Design and performance of a small-animal imaging system using synthetic collimation.

2013 
This work outlines the design and construction of a single-photon emission computed tomography imaging system based on the concept of synthetic collimation. A focused multi-pinhole collimator is constructed using rapid-prototyping and casting techniques. The collimator projects the centre of the field of view (FOV) through 46 pinholes when the detector is adjacent to the collimator, with the number reducing towards the edge of the FOV. The detector is then moved further from the collimator to increase the magnification of the system.
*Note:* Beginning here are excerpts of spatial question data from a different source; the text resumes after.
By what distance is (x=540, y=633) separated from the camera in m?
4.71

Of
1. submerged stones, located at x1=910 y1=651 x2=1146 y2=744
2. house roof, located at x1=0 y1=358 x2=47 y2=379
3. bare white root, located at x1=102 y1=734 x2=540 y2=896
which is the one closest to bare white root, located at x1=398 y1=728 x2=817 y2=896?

The object distance remains constant, and each new detector distance is a new system configuration. The level of overlap of the pinhole projections increases as the system magnification increases, but the number of projections subtended by the detector is reduced. There is no rotation in the system; a single tomographic angle is used in each system configuration. Image reconstruction is performed using maximum-likelihood expectation?maximization and an experimentally measured system matrix. The system matrix is measured for each configuration on a coarse grid, using a point source. The pinholes are individually identified and tracked, and a Gaussian fit is made to each projection. The coefficients of these fits are used to interpolate the system matrix. The system is validated experimentally with a hot-rod phantom. The Fourier crosstalk matrix is also measured to provide an estimate of the average spatial resolution along each axis over the entire FOV. The 3D synthetic-collimator image is formed by estimating the activity distribution within the FOV and summing the activities in the voxels along the axis perpendicular to the collimator face.